■ Try it ■
There are pictures in the records below; leave them out and set down exactly the lines from the one holding "powerful custom automated" through the one holding "37fa926a7cb81 Timberland Shoes".

■ Data to examine ■

·····

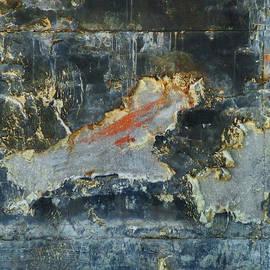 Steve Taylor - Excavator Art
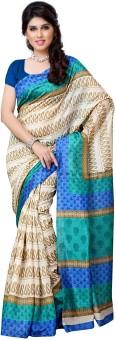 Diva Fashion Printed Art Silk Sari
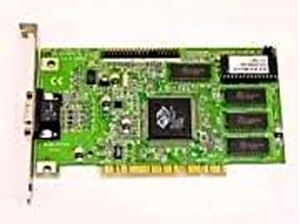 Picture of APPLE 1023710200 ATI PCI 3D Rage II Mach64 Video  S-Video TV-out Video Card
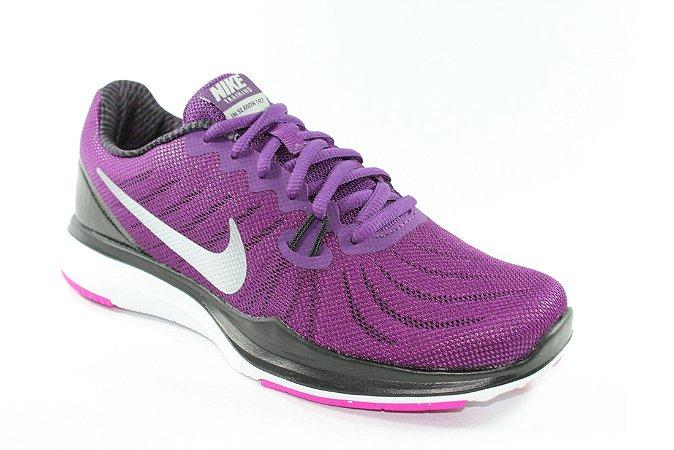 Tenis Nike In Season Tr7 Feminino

·····

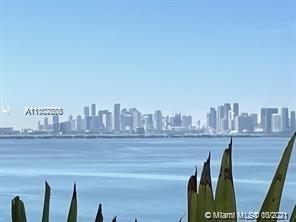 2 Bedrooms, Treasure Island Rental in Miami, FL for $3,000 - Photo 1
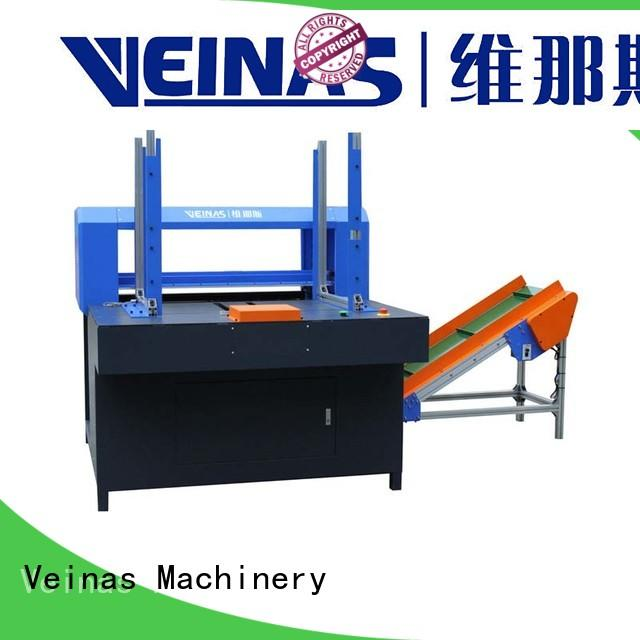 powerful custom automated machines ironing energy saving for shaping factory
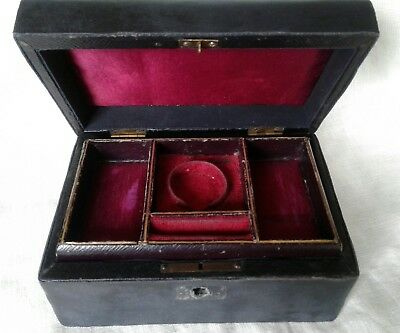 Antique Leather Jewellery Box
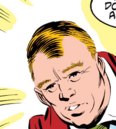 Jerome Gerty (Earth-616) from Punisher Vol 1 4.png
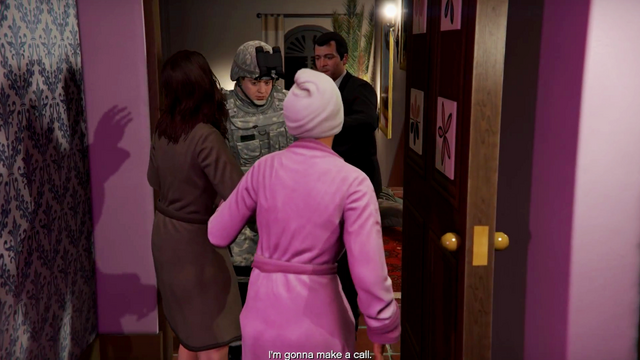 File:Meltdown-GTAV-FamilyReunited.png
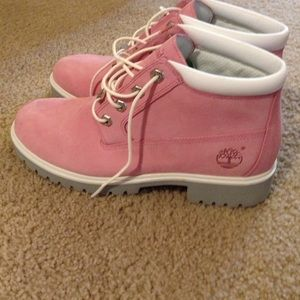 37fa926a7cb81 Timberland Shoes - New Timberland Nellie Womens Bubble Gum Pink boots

·····

■ Written solution ■
 powerful custom automated machines ironing energy saving for shaping factory
 Antique Leather Jewellery Box
 Jerome Gerty (Earth-616) from Punisher Vol 1 4.png
 File:Meltdown-GTAV-FamilyReunited.png
 37fa926a7cb81 Timberland Shoes - New Timberland Nellie Womens Bubble Gum Pink boots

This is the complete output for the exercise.